## Tasks to complete:
1. In the post on hacking the NPR word puzzle, which city and state does the author give as the puzzle's answer?
2. Continue the post on hacking the NPR word puzzle from where it stops.

--- Excerpt to read Enclosed Below ---

Idris Raja

Hacking another NPR word problem

In hacking, word_puzzle on December 28, 2010 at 1:44 am

Last week’s puzzle: Name a city in the United States that ends in the letter S. The city is one of the largest cities in its state. Change the S to a different letter and rearrange the result to get the state the city is in. What are the city and state?

Now this one is admittedly pretty easy. We know that we need a state with 7 letters, and after finding this very convenient list on Wikipedia, I was able to scan the table and see that the answer is Yonkers, New York in less than a minute. But what if we had a list of hundreds of states? How could we ‘hack’ this puzzle?

First step is to grab that wikipedia page and save it as a file locally. Many ways to do this, my favorite way from the command line:

wget “’_largest_cities_by_population”

That will save the file in the local directory. I remaned the file to city.html.

The next step is to extract the information in the table. Load the page in Google Chrome and then right click anywhere on the table and choose ‘Inspect Element’. We can see that the state and city information is contained in a table with class = wikitable, and the individual rows are in tr tags.

--- End of Enclosed Excerpt to read ---
--- Data below Enclosed Below ---

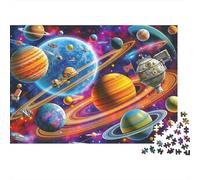 Puzzle Papel 1000 Piezas Viaje Espacial para Adultos, Rompecabezas Sistema Solar Papel, Decoración de Pared Regalo 52x38cm/1000pcs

--- End of Enclosed Data below ---

## Task results:
1. Yonkers, New York.

2.
After opening the page in a Python file and parsing it with the functions etree.parse and the etree.HTMLParser from the lxml module, We can use two XPath’s to get at this information.

xps1 = “//table[@class=”wikitable”]//tr’ and

xp2s = ‘.//td//a/text()’

The first captures all the tr tags in the table, and the second allows us to capture all the state and city information in the rows. From here it’s trivial, as we can simply see which states are seven letters long and have cities that are seven letters long – 13 total. If that was too many, we would need test to see which of those pairs share 6 of 7 letters.

I’ll leave that for now as next week’s puzzle seems a bit more challenging.